5.17   Question 18: Financing infrastructure in the trans-European transport network (6)

A number of large trans-European networks have been slow in coming. The public finance crisis across Europe has often delayed their implementation. Public-private partnerships must also be encouraged. The EESC recommends, as a priority, investing EU money in the expansion of forms of transport which have proved to be especially energy efficient.

It is also to be hoped that encouragement will be given to public-private partnerships.

5.18   Question 19: Transport regulatory measures or standards

Priority should be given to technological innovations and to establishing standards that have been defined jointly by industry and public authorities.

5.19   Question 20: Should public authorities be obliged to purchase energy efficient vehicles?

The idea of imposing such obligations goes against the grain of the principles of subsidiarity and the administrative freedom of local authorities. That being said, numerous public authorities are already making these kinds of purchases. The standards governing calls for tenders could help encourage this practice.

That being said, the proposal for a directive on the promotion of clean road transport vehicles [COM(2005) 634] intends to extend this practice by introducing clean vehicle quotas into the calls for tender of public authorities.

5.20   Question 21: Infrastructure charging for transport and external costs (pollution, accidents etc.)

The EESC has on several occasions expressed itself in favour of taking account of external costs and has called on the Commission to submit an appropriate plan. It is therefore advisable that an assessment be made of the measures adopted up to now in the various countries in order to be able to measure precisely how effective they are.

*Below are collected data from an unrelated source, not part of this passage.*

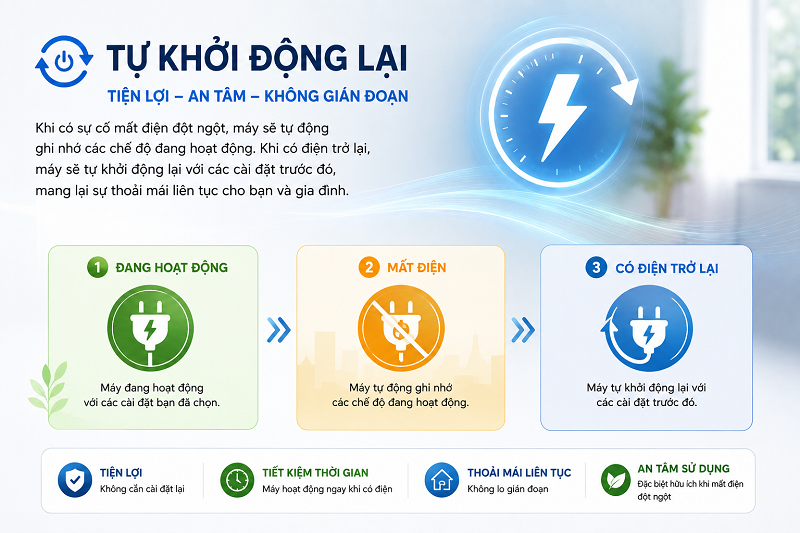 TỰ KHỞI ĐỘNG LẠI
TIỆN LỢI – AN TÂM – KHÔNG GIÁN ĐOẠN

Khi có sự cố mất điện đột ngột, máy sẽ tự động ghi nhớ các chế độ đang hoạt động. Khi có điện trở lại, máy sẽ tự khởi động lại với các cài đặt trước đó, mang lại sự thoải mái liên tục cho bạn và gia đình.

1 ĐANG HOẠT ĐỘNG
Máy đang hoạt động với các cài đặt bạn đã chọn.

2 MẤT ĐIỆN
Máy tự động ghi nhớ các chế độ đang hoạt động.

3 CÓ ĐIỆN TRỞ LẠI
Máy tự khởi động lại với các cài đặt trước đó.

TIỆN LỢI
Không cần cài đặt lại

TIẾT KIỆM THỜI GIAN
Máy hoạt động ngay khi có điện

THOẢI MÁI LIÊN TỤC
Không lo gián đoạn

AN TÂM SỬ DỤNG
Đặc biệt hữu ích khi mất điện đột ngột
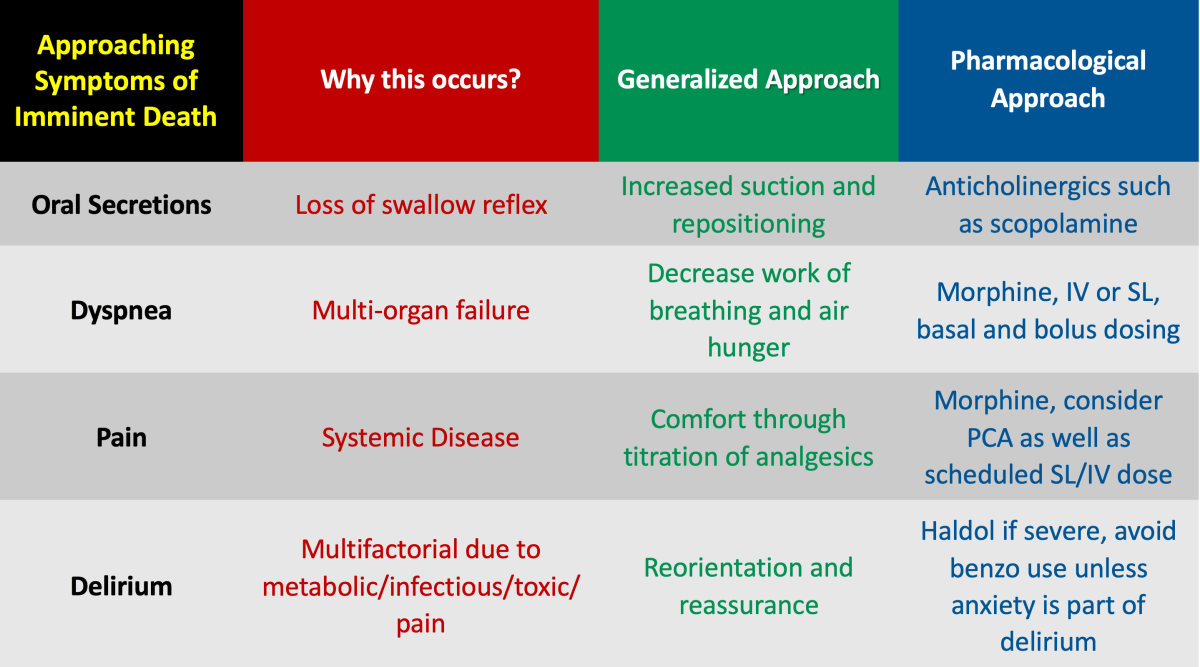 | Approaching Symptoms of Imminent Death | Why this occurs? | Generalized Approach | Pharmacological Approach |
|---|---|---|---|
| Oral Secretions | Loss of swallow reflex | Increased suction and repositioning | Anticholinergics such as scopolamine |
| Dyspnea | Multi-organ failure | Decrease work of breathing and air hunger | Morphine, IV or SL, basal and bolus dosing |
| Pain | Systemic Disease | Comfort through titration of analgesics | Morphine, consider PCA as well as scheduled SL/IV dose |
| Delirium | Multifactorial due to metabolic/infectious/toxic/ pain | Reorientation and reassurance | Haldol if severe, avoid benzo use unless anxiety is part of delirium |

5.21   Question 22: Energy efficiency project financing schemes managed by energy efficiency companies

Whilst such initiatives have proved successful, it is important to try and make them more widespread and to provide support for them throughout the EU.

5.22   Question 23: Energy efficiency issues in the Union's relationships with third countries

The cost of energy will make energy efficiency a much more higher profile issue than it has been in the past. International finance institutions should integrate this concern into their technical and financial assistance.

5.23   Question 24: Use of European know-how in developing countries

Existing measures should be simplified and made more effective (CDM,JI) (7).

5.24   Question 25: Possible negotiation of tariff or non tariff advantages within the WTO for energy efficient products

It is not very probable that the European Union will be able to make such measures acceptable within the WTO as such moves could be seen as being likely to discriminate against developing countries.

Brussels, 14 February 2006.

The President

of the European Economic and Social Committee

Anne-Marie SIGMUND

(1)  Regulation (EC) No 2422/2001, OJ L 332, 15.12.2001.

(2)  Directive 2002/91/EC, OJ L 001, 4.1.2004.

(3)  Directive 2004/8/EC, OJ L 52, 21.2.2004.

(4)  COM(2003) 739.

(5)  Council Directive 2003/96/EC OJ L283 of 27 October 2003 restructuring the Community framework for the taxation of energy products and electricity.

(6)  OJ C 108, 30.4.2004.

(7)  (CDM=Clean Development Mechanism, JI=Joint Implementation).